IMPROVED SPRAY HEAD FOR ABLUTIONARY APPLIANCES

This invention concerns spray heads for ablutionary appliances and is particularly, but not exclusively, concerned with spray heads for showers.

Spray heads for showers typically comprise a spray plate with an array of holes for discharge of water to form a spray pattern according to the number, size and arrangement of the holes. In some spray heads, the user can alter the spray pattern by selecting different combinations of holes.

A problem arises, however, in areas where the water supply can lead to formation of limescale deposits in and around the holes that affects the discharge of water and causes the spray pattern to deteriorate and eventually cause blockage of the holes. To prevent or reduce the effects of limescale formation, various proposals have been made to manually remove limescale deposits without the use of household cleaners that may contain abrasive and chemical substances that could damage the spray head.

In one solution, the outer surface of hard spray plates can be rubbed with a finger or soft cloth to remove any deposits from around the holes. This, only removes limescale deposits formed on the outside of the spray head and, it may be necessary from time to time, to detach the spray plate to remove deposits on the inside of the spray plate.

In another solution, soft rubber nozzles can be provided that extend through the holes and project from the outer surface of a hard spray plate allowing the nozzles to deflect when rubbed with a finger or cloth causing limescale deposits to break off. This makes cleaning easier.

In another solution, suitable for multi mode handsets where an adjuster ring is rotatable to select alternative spray modes, a cleaning position can be provided in which an array of pins are mechanically driven through the holes thereby breaking off any limescale deposits.

Yet another solution, employs a spray plate that is sprung loaded to a spray position and, by pressing the spray plate, can be moved back against the spring loading onto an array of pins that extend through the holes thereby breaking off any limescale deposits.

The above solutions all rely on the user carrying out the cleaning operation manually.

It is an object of the present invention to provide an improved spray head in which limescale deposits can be removed automatically or manually.

Thus, according to one aspect of the present invention, there is provided a spray head for an ablutionary appliance having a spray plate provided with an array of holes for discharge of water and a cleaner plate located behind the spray plate and having an array of pins corresponding to the array of holes in the spray plate, wherein the spray plate is biased to a first position (hereinafter called the "self-cleaning" position) where the pins on the cleaner plate extend into the holes in the spray plate and is movable away from the cleaner plate to a second position (hereinafter called the "spray" position) providing clearance between the pins on the cleaner plate and the holes in the spray plate when pressure of water supplied to the spray head overcomes the biasing of the spray plate, and wherein the spray plate is manually movable towards the cleaner plate to a third position (hereinafter called the "manual cleaning" position) where

the pins on the cleaner plate extend further into the holes in the spray plate.

Tasks and exercises ::
(a) Please duplicate the spray head text between "In another solution, suitable" and "automatically or manually.", inclusive.
(b) In the spray head text, what do the earlier limescale solutions all rely on?

Data section ::
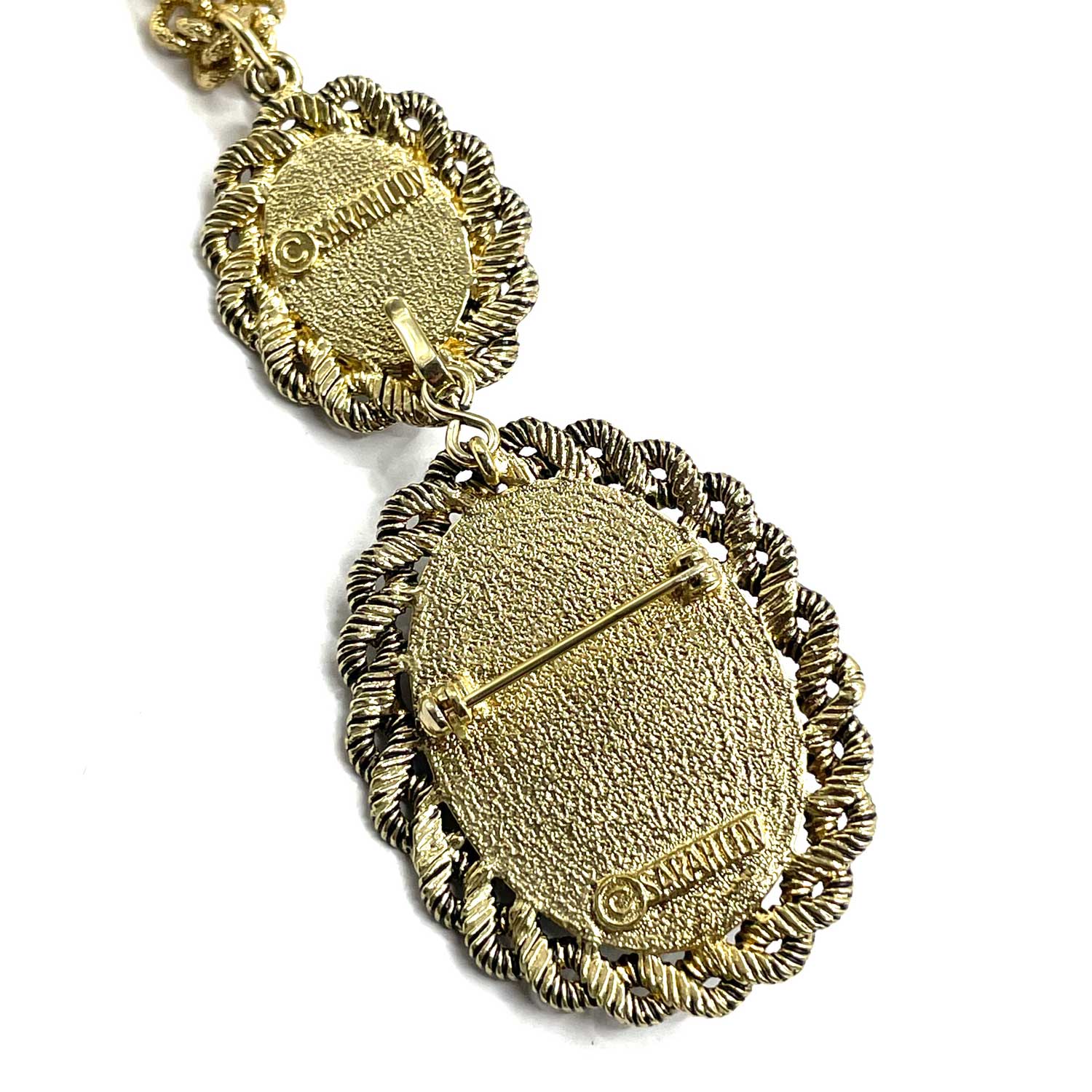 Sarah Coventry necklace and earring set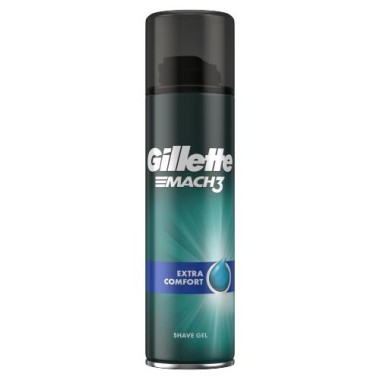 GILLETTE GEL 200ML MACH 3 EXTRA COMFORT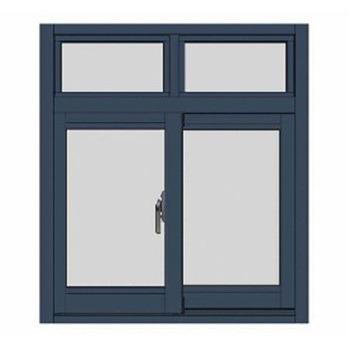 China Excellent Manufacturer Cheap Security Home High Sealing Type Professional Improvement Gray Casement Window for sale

Problem solutions ::
(a)
In another solution, suitable for multi mode handsets where an adjuster ring is rotatable to select alternative spray modes, a cleaning position can be provided in which an array of pins are mechanically driven through the holes thereby breaking off any limescale deposits.

Yet another solution, employs a spray plate that is sprung loaded to a spray position and, by pressing the spray plate, can be moved back against the spring loading onto an array of pins that extend through the holes thereby breaking off any limescale deposits.

The above solutions all rely on the user carrying out the cleaning operation manually.

It is an object of the present invention to provide an improved spray head in which limescale deposits can be removed automatically or manually.

(b) They all rely on the user carrying out the cleaning operation manually.